[Opening Extract provided section]

How automated tools are being used to assess healthcare providers’ nonverbal communication skills

Technology and the therapeutic alliance

The quality of the relationship between a healthcare provider and their patient, known as the therapeutic alliance, has long been associated with better health outcomes, including improved symptom resolution, greater patient compliance, and higher satisfaction with care. A distinct component of this relationship is nonverbal, and measurable independently of verbal communication. 

Eye contact, facial expression, posture, proximity, and voice quality all contribute to the emotional component of the therapeutic alliance, and deficits in these nonverbal dimensions, independent of verbal communication, can worsen patient outcomes.

Measuring such behaviours accurately and consistently is difficult. Survey instruments exist, but they have been criticised for imprecision and rarely identify the specific conduct a provider needs to address. Live observation and video review offer more detail but require considerable human effort to score. A scoping review examines whether technology might offer a more practical alternative.

The scoping review mapped currently available and emerging technologies capable of collecting and analysing provider nonverbal behaviours during healthcare interactions (real or simulated) without requiring constant human oversight.

[Closing Extract provided section]
[Opening Given data section]

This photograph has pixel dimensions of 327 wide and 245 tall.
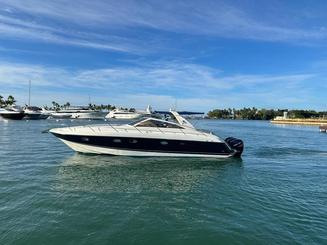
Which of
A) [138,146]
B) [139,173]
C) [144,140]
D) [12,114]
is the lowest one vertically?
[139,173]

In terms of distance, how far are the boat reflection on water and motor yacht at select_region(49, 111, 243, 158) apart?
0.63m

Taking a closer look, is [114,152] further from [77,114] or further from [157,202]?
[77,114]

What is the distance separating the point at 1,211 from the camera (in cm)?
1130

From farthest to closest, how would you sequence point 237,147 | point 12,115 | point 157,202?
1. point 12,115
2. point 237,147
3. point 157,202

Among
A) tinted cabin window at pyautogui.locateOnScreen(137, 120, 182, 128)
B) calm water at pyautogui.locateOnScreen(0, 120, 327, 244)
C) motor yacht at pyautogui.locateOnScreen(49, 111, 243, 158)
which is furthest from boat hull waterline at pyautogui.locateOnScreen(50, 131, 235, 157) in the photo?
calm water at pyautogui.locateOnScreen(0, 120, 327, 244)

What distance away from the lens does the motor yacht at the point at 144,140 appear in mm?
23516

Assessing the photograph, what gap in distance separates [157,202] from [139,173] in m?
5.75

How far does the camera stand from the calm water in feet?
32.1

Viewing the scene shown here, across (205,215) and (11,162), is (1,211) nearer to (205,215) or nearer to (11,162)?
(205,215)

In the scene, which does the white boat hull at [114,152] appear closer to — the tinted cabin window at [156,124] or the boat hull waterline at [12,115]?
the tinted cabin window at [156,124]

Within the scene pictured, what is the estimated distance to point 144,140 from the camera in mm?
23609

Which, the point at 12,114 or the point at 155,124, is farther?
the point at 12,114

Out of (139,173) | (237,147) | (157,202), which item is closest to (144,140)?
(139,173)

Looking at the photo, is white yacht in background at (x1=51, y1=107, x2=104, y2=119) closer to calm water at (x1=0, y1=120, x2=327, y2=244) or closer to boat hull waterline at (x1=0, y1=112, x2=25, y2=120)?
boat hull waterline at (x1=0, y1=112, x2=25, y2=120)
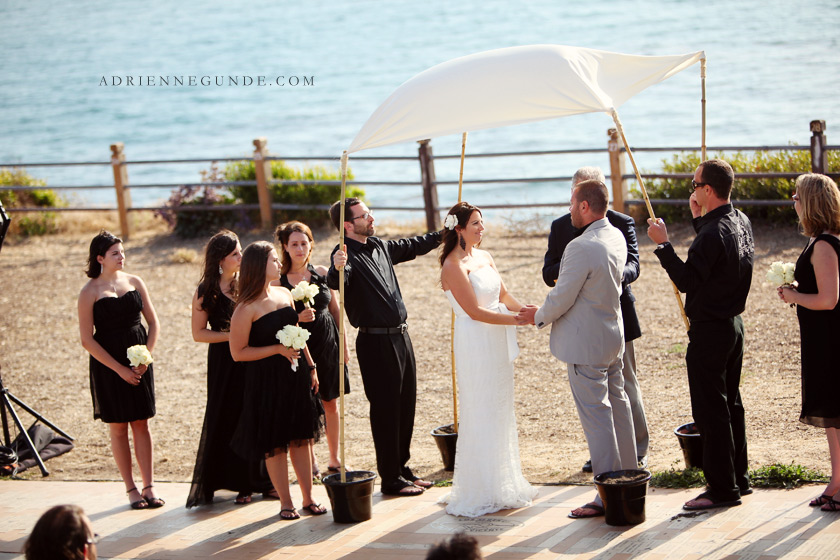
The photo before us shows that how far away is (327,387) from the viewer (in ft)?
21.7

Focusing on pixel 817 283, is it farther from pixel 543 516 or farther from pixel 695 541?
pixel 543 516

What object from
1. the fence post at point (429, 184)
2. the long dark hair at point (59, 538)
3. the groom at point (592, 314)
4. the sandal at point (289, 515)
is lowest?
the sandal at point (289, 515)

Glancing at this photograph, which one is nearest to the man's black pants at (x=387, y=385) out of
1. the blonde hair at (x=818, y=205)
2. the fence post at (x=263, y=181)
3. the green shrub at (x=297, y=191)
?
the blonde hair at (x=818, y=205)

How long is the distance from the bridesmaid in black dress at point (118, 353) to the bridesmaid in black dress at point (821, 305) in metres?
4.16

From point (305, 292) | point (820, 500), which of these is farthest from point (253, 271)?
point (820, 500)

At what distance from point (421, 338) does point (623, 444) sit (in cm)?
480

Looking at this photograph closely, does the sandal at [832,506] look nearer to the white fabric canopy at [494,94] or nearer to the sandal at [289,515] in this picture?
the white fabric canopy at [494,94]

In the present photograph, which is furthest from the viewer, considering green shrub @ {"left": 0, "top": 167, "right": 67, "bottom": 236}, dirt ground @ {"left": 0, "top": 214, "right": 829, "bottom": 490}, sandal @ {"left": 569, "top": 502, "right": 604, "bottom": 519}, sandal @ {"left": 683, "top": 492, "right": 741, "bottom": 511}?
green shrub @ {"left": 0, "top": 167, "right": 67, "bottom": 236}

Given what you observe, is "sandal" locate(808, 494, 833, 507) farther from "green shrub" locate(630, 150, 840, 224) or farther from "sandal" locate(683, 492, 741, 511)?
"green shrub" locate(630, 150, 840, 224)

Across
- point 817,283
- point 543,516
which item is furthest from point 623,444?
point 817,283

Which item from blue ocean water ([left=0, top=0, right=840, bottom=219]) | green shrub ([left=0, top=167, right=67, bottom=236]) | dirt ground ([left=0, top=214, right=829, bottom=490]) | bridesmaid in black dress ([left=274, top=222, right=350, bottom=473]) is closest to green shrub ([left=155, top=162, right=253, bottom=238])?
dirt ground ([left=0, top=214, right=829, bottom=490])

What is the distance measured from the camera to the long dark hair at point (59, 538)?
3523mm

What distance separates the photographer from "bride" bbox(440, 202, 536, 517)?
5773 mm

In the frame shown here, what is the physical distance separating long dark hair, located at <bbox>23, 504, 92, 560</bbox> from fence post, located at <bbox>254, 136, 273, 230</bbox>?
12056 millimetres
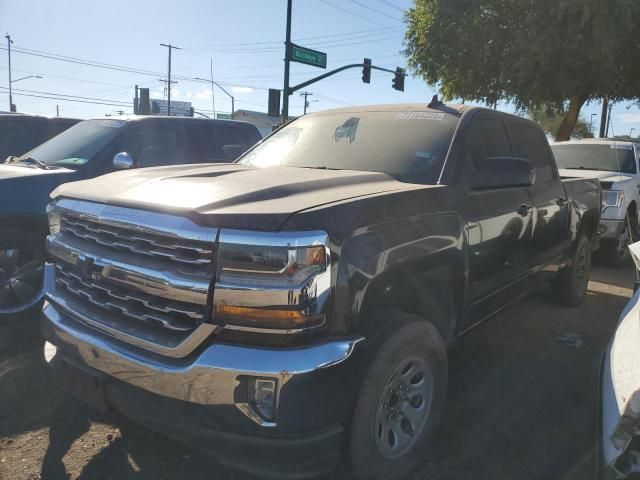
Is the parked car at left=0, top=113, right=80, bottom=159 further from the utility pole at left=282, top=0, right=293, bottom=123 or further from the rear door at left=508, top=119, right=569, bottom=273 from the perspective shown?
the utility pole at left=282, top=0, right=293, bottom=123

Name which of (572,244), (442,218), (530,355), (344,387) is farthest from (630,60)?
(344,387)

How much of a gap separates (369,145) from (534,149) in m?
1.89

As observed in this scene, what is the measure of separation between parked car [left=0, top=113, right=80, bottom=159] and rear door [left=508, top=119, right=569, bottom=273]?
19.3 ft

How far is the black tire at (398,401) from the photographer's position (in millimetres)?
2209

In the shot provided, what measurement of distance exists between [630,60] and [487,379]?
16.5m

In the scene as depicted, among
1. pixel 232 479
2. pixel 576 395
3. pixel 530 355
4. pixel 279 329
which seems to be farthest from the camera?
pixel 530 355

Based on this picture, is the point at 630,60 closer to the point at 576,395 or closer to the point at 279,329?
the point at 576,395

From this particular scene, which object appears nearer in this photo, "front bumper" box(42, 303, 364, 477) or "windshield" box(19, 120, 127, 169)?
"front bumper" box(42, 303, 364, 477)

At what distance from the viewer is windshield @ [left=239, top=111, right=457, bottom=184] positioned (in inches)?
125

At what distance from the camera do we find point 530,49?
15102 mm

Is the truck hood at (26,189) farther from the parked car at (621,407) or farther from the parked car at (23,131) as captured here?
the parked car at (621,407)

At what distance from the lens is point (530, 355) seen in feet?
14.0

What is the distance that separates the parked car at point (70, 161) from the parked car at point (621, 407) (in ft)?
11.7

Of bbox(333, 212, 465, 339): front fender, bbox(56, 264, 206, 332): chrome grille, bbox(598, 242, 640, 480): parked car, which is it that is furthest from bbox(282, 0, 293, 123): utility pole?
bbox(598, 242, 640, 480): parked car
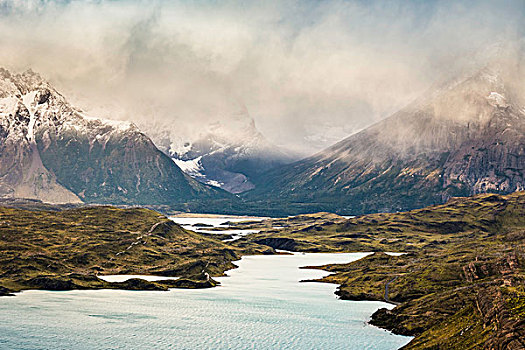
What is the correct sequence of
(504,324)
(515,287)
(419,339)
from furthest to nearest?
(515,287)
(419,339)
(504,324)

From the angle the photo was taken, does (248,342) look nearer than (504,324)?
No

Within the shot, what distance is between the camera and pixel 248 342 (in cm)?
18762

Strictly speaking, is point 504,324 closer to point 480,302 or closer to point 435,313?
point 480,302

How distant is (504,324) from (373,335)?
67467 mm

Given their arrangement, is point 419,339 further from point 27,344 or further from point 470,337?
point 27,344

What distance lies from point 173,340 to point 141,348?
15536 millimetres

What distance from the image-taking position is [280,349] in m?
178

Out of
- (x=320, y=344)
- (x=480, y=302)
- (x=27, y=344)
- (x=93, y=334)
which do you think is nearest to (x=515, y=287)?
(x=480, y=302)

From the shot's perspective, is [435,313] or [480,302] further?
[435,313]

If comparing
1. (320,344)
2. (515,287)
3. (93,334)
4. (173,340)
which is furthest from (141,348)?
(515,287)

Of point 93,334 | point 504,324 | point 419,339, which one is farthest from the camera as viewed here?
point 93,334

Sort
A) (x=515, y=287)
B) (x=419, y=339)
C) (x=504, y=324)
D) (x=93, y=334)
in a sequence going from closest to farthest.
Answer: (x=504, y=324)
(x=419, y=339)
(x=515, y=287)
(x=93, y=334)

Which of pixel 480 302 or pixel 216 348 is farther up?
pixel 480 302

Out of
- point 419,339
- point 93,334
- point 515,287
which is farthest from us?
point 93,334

[Closing Given data section]
[Opening Given data section]

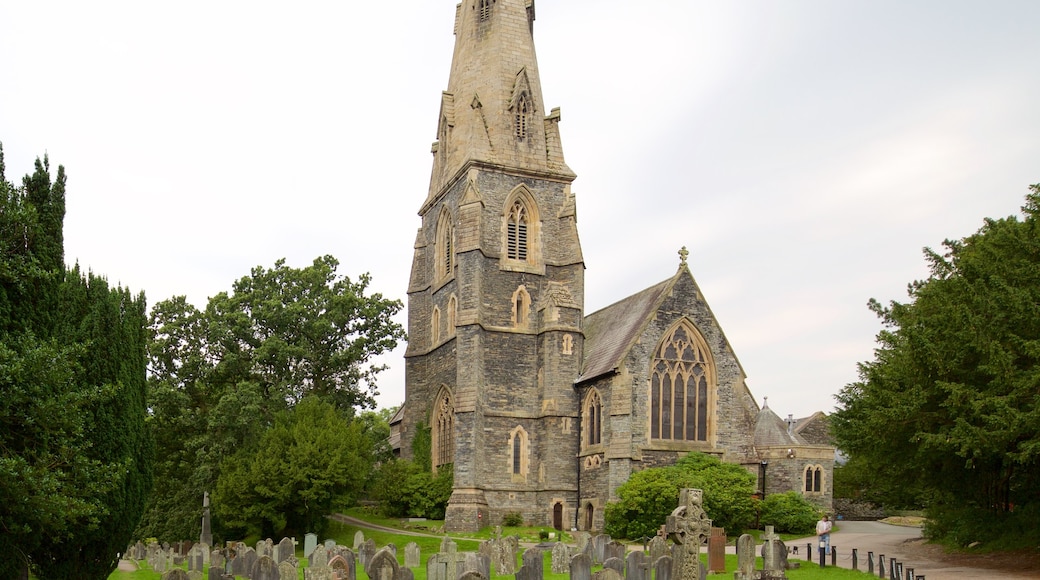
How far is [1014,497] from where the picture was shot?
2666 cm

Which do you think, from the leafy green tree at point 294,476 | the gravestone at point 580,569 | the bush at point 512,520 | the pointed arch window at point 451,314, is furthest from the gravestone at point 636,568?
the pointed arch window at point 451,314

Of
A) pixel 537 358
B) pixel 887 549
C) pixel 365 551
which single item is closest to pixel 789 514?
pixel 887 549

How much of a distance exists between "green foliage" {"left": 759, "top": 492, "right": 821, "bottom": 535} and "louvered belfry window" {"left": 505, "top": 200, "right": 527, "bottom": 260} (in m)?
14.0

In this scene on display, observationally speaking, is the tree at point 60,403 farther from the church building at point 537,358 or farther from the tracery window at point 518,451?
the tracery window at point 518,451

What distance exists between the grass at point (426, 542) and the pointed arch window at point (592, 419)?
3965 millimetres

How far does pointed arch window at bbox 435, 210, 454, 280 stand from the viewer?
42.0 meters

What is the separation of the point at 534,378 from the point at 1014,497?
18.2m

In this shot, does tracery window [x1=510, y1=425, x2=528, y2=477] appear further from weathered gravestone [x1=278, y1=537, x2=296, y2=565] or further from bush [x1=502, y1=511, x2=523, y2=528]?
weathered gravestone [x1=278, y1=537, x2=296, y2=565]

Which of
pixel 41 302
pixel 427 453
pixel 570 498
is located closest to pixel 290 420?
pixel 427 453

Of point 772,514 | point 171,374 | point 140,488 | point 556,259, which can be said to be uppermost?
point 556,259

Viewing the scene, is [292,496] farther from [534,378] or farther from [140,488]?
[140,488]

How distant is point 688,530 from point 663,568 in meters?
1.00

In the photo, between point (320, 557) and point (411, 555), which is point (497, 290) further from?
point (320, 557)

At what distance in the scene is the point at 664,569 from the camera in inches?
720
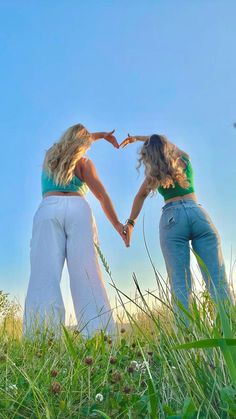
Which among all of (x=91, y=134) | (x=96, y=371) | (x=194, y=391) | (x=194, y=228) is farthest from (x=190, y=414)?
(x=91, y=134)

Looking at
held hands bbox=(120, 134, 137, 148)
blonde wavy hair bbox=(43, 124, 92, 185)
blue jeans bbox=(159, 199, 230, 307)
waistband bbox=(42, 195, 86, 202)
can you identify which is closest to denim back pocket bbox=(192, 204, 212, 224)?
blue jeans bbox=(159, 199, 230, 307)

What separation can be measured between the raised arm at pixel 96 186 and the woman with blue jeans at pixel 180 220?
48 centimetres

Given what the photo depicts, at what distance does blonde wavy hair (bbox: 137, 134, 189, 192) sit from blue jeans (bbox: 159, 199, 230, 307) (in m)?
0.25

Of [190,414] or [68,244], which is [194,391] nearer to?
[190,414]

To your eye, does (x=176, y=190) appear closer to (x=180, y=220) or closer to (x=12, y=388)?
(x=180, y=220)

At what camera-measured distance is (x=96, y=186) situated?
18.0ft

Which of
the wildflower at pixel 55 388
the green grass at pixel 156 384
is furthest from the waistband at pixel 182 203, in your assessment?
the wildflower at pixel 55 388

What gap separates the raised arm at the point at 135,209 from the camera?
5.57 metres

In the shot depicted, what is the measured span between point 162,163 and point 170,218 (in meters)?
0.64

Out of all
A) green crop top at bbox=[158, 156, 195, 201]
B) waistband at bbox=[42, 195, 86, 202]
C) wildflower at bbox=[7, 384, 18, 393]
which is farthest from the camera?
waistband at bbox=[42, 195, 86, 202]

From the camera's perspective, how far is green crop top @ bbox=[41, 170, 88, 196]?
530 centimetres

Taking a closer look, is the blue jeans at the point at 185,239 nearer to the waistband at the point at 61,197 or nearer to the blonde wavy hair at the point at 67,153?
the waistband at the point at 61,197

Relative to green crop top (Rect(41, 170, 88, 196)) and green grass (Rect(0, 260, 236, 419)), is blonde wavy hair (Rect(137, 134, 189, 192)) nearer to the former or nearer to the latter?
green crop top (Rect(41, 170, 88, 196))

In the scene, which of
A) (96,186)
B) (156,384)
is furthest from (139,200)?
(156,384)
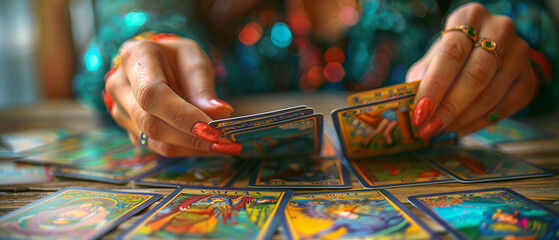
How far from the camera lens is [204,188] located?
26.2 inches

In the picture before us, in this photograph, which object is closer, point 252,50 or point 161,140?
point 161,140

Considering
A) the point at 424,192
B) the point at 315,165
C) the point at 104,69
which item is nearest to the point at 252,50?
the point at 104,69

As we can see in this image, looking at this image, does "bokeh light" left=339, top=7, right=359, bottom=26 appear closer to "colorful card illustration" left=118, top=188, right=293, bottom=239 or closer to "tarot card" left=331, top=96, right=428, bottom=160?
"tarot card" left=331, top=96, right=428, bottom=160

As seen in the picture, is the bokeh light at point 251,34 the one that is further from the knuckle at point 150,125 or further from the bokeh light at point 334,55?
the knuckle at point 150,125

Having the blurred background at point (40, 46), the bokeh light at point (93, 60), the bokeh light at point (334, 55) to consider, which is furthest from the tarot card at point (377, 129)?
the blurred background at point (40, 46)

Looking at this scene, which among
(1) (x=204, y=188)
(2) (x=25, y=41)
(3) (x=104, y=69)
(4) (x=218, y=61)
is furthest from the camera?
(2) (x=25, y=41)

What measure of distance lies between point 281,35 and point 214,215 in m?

[Closing Given data section]
[Opening Given data section]

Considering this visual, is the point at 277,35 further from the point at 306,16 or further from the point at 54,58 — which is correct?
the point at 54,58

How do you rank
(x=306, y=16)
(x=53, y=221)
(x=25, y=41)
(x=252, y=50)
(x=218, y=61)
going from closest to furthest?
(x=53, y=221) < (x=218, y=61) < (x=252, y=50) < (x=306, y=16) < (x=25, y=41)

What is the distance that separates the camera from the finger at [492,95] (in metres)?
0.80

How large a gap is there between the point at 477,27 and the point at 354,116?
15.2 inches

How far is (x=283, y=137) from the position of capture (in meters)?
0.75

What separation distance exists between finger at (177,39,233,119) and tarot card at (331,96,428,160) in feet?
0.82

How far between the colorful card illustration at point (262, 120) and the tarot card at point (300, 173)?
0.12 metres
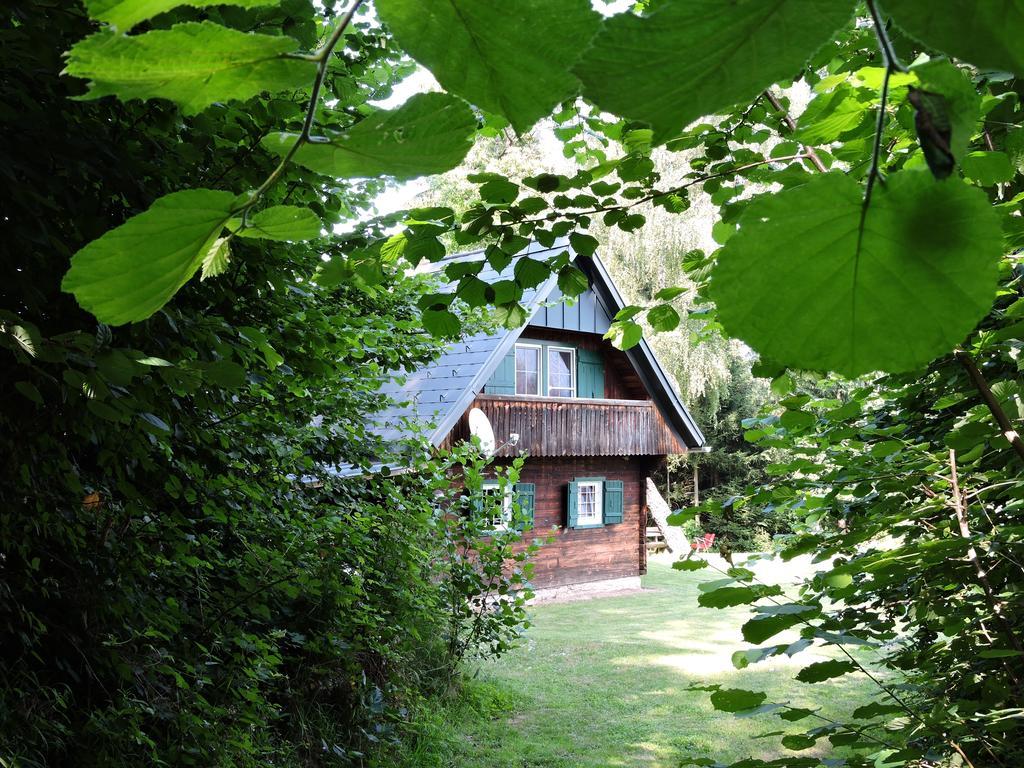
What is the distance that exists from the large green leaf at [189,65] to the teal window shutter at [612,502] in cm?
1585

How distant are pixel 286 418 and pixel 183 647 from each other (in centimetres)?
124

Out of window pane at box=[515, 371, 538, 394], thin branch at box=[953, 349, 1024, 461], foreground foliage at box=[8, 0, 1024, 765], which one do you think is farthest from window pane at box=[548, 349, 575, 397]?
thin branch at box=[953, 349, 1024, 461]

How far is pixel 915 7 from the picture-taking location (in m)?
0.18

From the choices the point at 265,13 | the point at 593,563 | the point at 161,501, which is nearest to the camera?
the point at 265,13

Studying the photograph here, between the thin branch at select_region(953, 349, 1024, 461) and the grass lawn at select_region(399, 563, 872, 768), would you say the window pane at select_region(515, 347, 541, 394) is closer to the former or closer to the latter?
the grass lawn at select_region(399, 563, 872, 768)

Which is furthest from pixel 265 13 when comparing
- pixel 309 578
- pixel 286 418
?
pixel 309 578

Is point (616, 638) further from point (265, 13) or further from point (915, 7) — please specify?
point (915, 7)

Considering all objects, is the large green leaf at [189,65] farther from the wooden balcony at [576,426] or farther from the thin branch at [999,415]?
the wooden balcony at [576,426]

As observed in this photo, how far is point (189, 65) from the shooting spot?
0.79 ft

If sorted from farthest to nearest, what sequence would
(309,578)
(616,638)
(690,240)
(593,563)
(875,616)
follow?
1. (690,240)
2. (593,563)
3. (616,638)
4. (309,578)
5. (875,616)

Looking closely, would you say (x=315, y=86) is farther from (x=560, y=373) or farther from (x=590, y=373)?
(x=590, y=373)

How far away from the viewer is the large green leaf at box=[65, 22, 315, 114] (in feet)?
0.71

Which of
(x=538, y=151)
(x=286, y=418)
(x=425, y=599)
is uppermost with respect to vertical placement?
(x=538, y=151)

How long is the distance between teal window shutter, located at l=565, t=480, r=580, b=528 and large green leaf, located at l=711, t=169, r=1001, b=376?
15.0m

[Closing Given data section]

- **Exercise brief**: Reproduce the text on automated tools for assessing healthcare providers' nonverbal communication in full, word for word, from its title to its last sentence.

- **Solution for this problem**:
How automated tools are being used to assess healthcare providers’ nonverbal communication skills

Technology and the therapeutic alliance

The quality of the relationship between a healthcare provider and their patient, known as the therapeutic alliance, has long been associated with better health outcomes, including improved symptom resolution, greater patient compliance, and higher satisfaction with care. A distinct component of this relationship is nonverbal, and measurable independently of verbal communication. 

Eye contact, facial expression, posture, proximity, and voice quality all contribute to the emotional component of the therapeutic alliance, and deficits in these nonverbal dimensions, independent of verbal communication, can worsen patient outcomes.

Measuring such behaviours accurately and consistently is difficult. Survey instruments exist, but they have been criticised for imprecision and rarely identify the specific conduct a provider needs to address. Live observation and video review offer more detail but require considerable human effort to score. A scoping review examines whether technology might offer a more practical alternative.

The scoping review mapped currently available and emerging technologies capable of collecting and analysing provider nonverbal behaviours during healthcare interactions (real or simulated) without requiring constant human oversight.